Requirements
Assumption and Constraints
- We expect each DC has different OpenStack + OpenContrail regions.
- Each regions are managed under in same OpenStack Keystone, or Keystone data need to be replicated with multiple DCs SSO support such as fernet token.
- OpenContrail Global Controller has secure API connection for each OpenStack & OpenContrail Regions.
- Each OpenContrail need to get peering by eBGP or iBGP. Note that eBGP is recommended.
- Each OpenStack keystone has admin account for OpenContrail Global Contrail, and the account should be authorized to manage resources in each region.
Functional Requirements
Location
OpenContrail Global controller must be able to manage multiple DCs location. OpenContrail Global controller also responsible for creating necessary resource when a location added.
ID pool
OpenContrail Global controller must be able to manage pool of identifier including route_target, virtual_network_id and security_group_id.
Network
OpenContrail Global controller must be able to manage global network. OpenContrail Global controller assign a route target and virtual network ID for each network. A user can create local network on each region. OpenContrail Global controller create a virtual network resource with necessary configuration on each locations.
Security Group
OpenContrail Global controller must be able to manage global security group. OpenContrail Global controller assign one security group ID when the resource created, and create it automatically on each location.
Image
OpenContrail Global controller must be able to manage global image. OpenContrail Global controller create local copy of global image automatically on each location.
Service Template
OpenContrail Global controller must be able to manage global service template. OpenContrail Global controller create local copy of global service template automatically on each location.
Service Instance
OpenContrail Global controller must be able to manage global service instance. OpenContrail Global controller create local copy of global service instance automatically on each location.
Network Policy
OpenContrail Global controller must be able to manage global network policy. OpenContrail Global controller create local copy of global network policy automatically on each location.
Heat
OpenContrail Global controller must be able to manage global heat resource. OpenContrail Global controller create local copy of global heat resource automatically on each location.

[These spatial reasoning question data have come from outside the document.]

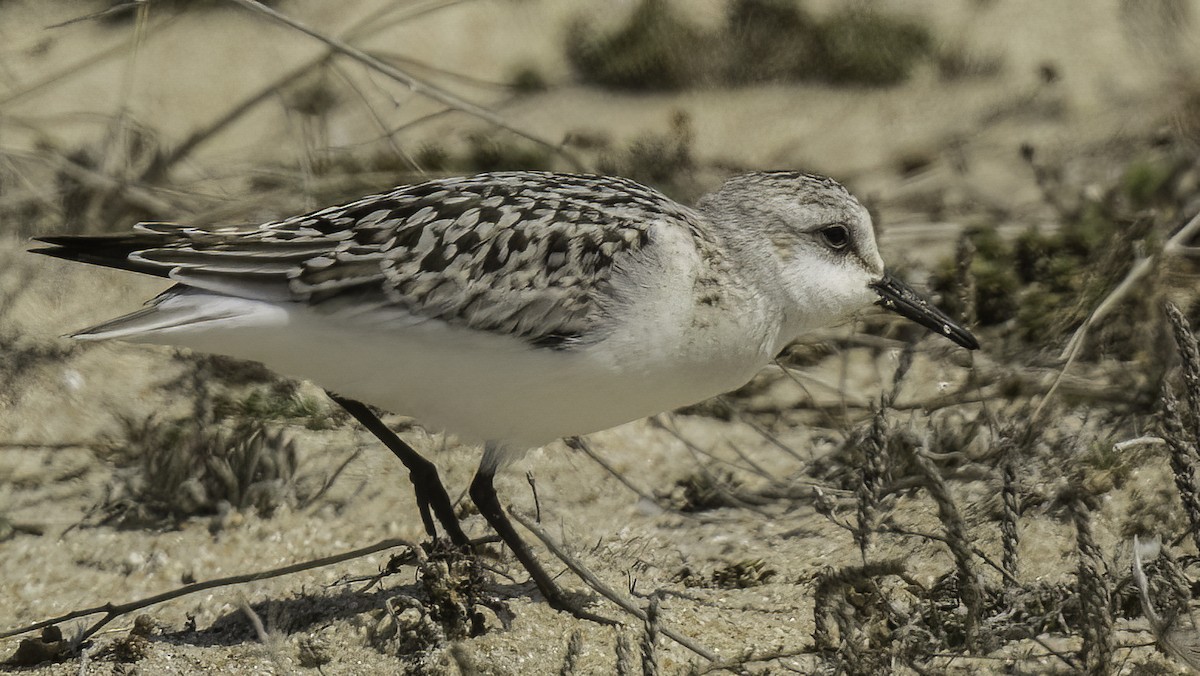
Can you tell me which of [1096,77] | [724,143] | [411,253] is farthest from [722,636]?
[1096,77]

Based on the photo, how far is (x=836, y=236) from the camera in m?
4.77

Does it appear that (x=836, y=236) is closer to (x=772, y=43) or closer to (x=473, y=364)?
(x=473, y=364)

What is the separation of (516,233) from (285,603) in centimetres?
156

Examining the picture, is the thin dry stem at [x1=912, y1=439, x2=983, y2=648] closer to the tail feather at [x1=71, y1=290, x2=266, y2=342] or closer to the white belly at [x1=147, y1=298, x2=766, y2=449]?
the white belly at [x1=147, y1=298, x2=766, y2=449]

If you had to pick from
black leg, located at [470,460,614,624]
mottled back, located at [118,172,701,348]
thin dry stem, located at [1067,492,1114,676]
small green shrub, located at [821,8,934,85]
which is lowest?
thin dry stem, located at [1067,492,1114,676]

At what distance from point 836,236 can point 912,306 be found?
39 centimetres

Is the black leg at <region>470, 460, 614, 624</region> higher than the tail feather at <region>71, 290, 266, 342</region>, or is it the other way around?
the tail feather at <region>71, 290, 266, 342</region>

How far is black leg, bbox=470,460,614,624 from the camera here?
487cm

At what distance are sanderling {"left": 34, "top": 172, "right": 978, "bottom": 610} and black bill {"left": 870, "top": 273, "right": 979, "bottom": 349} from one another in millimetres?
100

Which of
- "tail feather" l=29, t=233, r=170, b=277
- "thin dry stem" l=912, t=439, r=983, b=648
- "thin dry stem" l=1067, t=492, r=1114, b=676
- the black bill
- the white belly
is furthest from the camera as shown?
the black bill

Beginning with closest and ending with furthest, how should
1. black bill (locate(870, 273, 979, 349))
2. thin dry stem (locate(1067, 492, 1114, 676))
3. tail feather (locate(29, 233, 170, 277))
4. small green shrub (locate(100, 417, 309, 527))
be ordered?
thin dry stem (locate(1067, 492, 1114, 676)), tail feather (locate(29, 233, 170, 277)), black bill (locate(870, 273, 979, 349)), small green shrub (locate(100, 417, 309, 527))

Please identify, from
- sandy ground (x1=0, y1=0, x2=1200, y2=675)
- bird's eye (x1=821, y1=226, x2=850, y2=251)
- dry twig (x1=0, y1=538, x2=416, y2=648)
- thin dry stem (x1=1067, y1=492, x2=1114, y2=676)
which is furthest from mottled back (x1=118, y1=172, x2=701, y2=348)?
thin dry stem (x1=1067, y1=492, x2=1114, y2=676)

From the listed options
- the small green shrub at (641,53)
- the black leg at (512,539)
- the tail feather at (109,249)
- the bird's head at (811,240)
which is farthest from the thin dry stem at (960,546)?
the small green shrub at (641,53)

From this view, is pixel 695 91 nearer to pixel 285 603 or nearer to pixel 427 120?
pixel 427 120
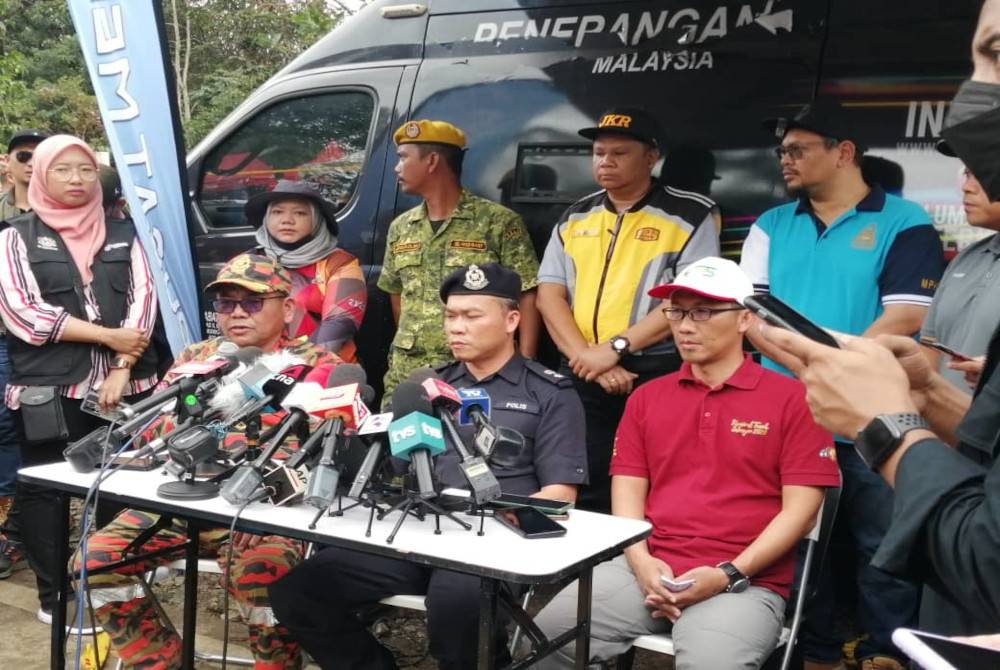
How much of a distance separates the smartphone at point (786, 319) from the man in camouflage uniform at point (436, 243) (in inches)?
97.9

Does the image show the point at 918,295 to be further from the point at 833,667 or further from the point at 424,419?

Non functional requirements
Error handling
- support recover resources when we faced failure on each data centers
Security
- Support HTTPs
- Prevent SQL Injection Attack
- Prevent Command Injection Attack
- Support OpenStack keystone authentication
High Availability
- Support Active-Active for OpenContrail Global Controller using load balancers such as HAProxy
- OpenContrail Global Controller expect backend RDBMS support master-slave type HA
Performance Target
OpenContrail Global Controller targets
- 3000 req/sec for read request
- 1000 req/sec for configuration update request
- up to 50 DCs
Hot reload
- Support hot reload on configuration change or restart
Standard
- Support REST Style API
Version
- OpenStack version: higher than liberty release
- OS: Ubuntu 14:04 or higher
- OpenContrail: 3.0 or higher
Design
Data Model
OpenContrail Global controller manages four types of models. Location, Global resource models, local resource models, and identify pools.
- Location represent each DCs containing access endpoint information.
- Global resource models manages global resource configuration.
- Local resource models manages resource status in each location.
- ID pool manages ranges of resource identifiers.